Thoughts on testing speech applications

Personally, I feel one area that we did not address overly well in Speech Server is allowing developers to test their speech applications.  Granted, this seems to be missing from many platforms these days but I think in the case of speech applications this is especially important because they can be tricky to test.

First, "testing" is a very broad topic.  There are many types of testing that you can (and should) do on a speech application not limited to the following.

Functionality - This testing basically makes sure your application does not crash and works as designed.  This is what most people think of as "testing" and there are a number of publicly available test frameworks (such as NUnit) that can help you here.

Performance - For speech applications, this means your applications respond in an appropriate amount of time such that users do not feel that the application is slow to respond.  Our tuning tools can help you determine whether this is an issue, but we provide no automated way to do this.

Load - This involves running as many instances of your application as possible and verifying that they work reasonably under high server load.

Long haul - This involves running your application over a long period of time.  We performed long haul testing on Speech Server itself, but you want to make sure your application can handle running 24/7 for a long period of time.

Usability - Are your users able to use the system?  Actually we do provide a mechanism to test this - using the debugger that ships with the Speech Server tools.  The debugger was designed with specific usability testing features.

Globalization - Does your application work properly in other languages and locale?

There are other forms of testing, but I think for speech applications the above are the most useful.  For most companies, performance, load, and long haul testing are performed in pilot runs.  Functionality testing is often performed by the engineers themselves, though larger companies may have test teams.  Globalization testing is often molded into functionality testing.

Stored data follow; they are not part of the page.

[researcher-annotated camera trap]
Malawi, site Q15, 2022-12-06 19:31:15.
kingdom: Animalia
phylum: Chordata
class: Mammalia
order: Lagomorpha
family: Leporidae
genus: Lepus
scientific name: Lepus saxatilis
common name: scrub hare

What would be nice is to have a way to automatically determine whether your changes broke another feature.  This is the way the majority of testing occurs at Microsoft - with automated tests that run regularly.  This automated testing occurred not just for the platform itself, but also for the tools and sample applications that we shipped.

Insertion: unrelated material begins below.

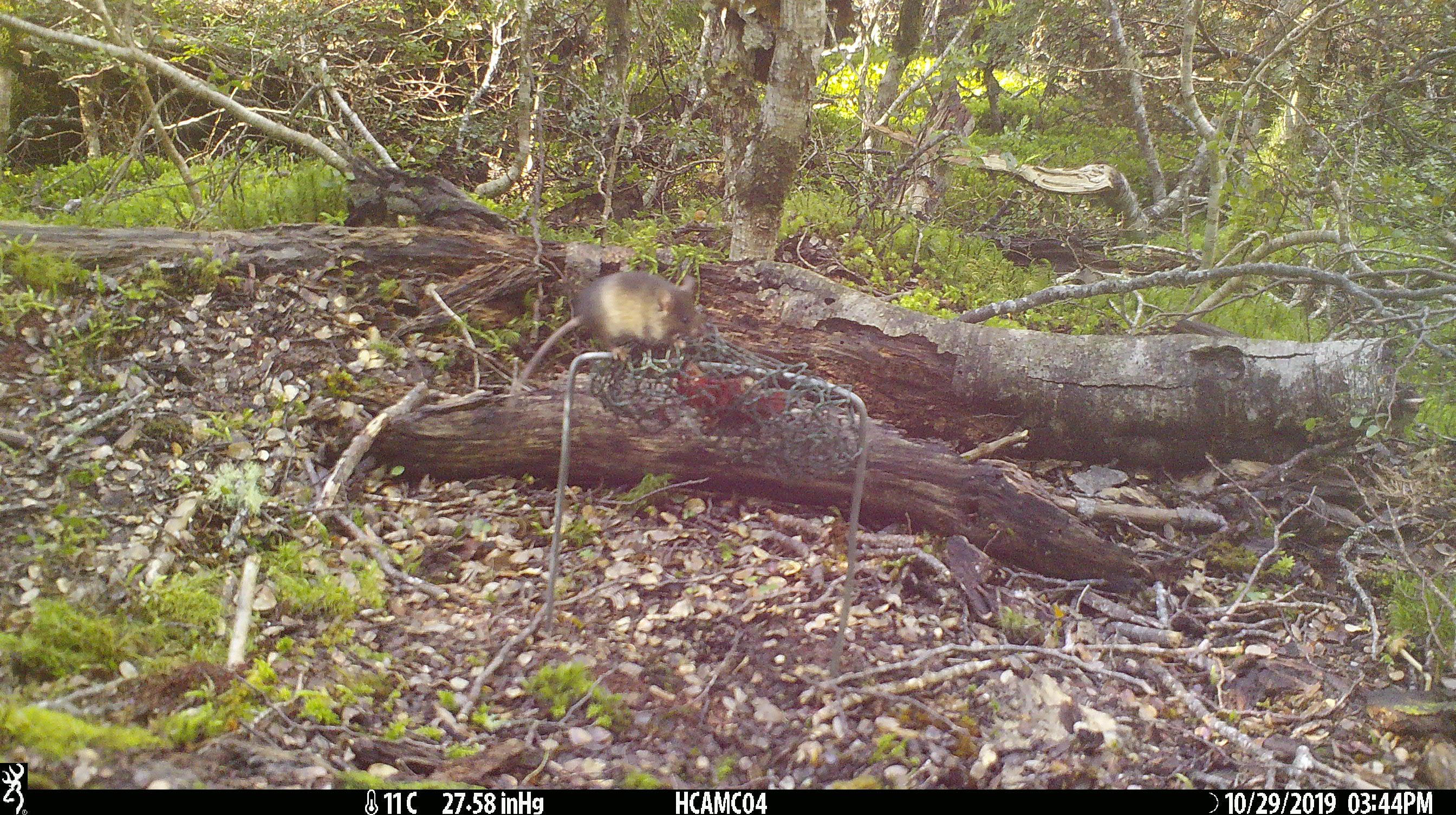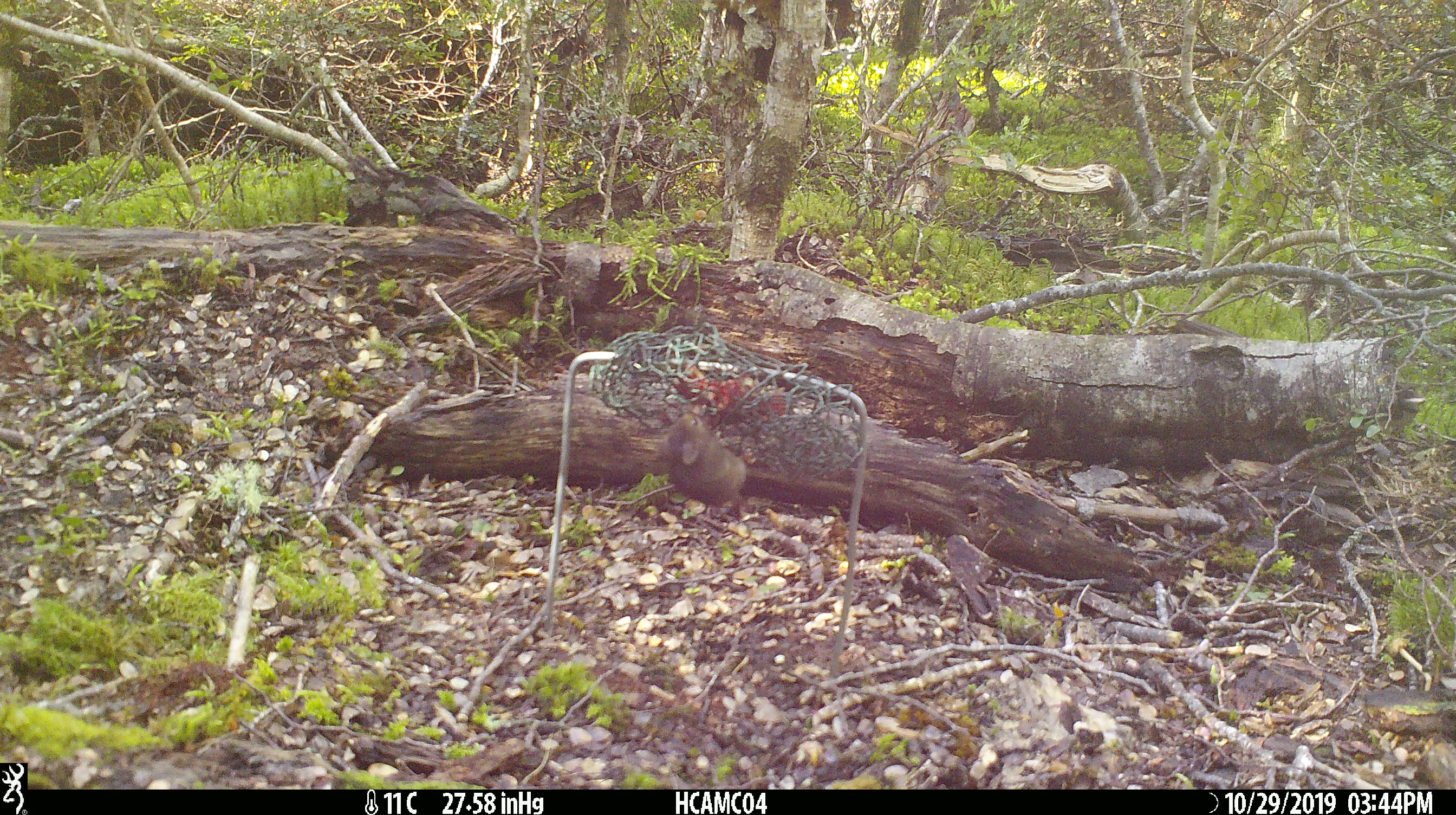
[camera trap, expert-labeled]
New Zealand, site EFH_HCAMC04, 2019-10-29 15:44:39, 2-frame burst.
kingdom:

Within our test and development teams, we had several platforms we could use to test the platform and applications.  Unfortunately none of these will be publically released but I have a pet project to create something separate that I can release here (don't get your hopes up though - chances are I won't be able to finish it).

When we were shipping Speech Server, we tested our sample applications by automating the debugger.  As we had an extensive test framework that automated and verified the debugger, it was easy to expose this to the applications testers.  This worked fine for testing our applications, but breaks down with larger applications that make use of external resources such as databases.  For external users, this is also a difficult approach because it requires automating Visual Studio and the debugger, which are no simple tasks.

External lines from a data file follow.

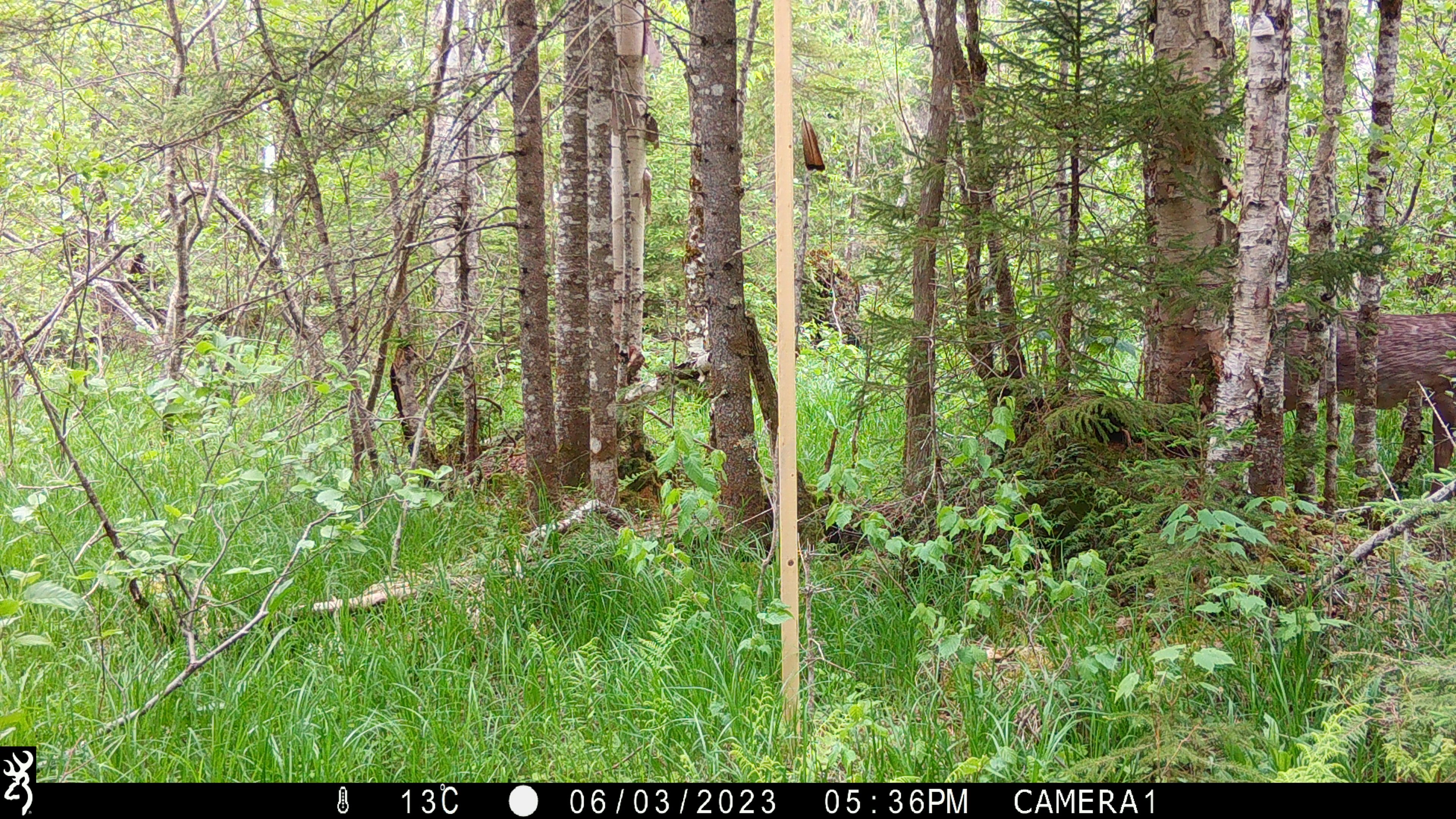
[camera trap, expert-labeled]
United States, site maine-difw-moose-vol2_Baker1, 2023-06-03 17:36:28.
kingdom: Animalia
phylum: Chordata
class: Mammalia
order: Artiodactyla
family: Cervidae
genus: Odocoileus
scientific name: Odocoileus virginianus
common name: white-tailed deer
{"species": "white-tailed deer (Odocoileus virginianus)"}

The two methods remaining are using UCMA and UCCA. 

UCMA would be very ideal here because we can create multiple connections to the application and therefore test both functionality and stress and performance tests.  Another nice thing about using UCMA to test is that a framework built this way could also test non-speech apps also built using UCMA.  Unfortunately UCMA does not currently have a media stack.  This makes verifying responses sent from the application and sending audio to it exceedingly difficult.

The other option is UCCA.  UCCA does allow us to send and receive media, but we cannot create peer to peer connections.  For Speech Server, we shouldn't need to register our client.  I have not experimented with UCCA in depth, but it would also seem difficult to perform stress testing with it.  Still, when I have time to investigate UCCA I may look into the feasability of this approach.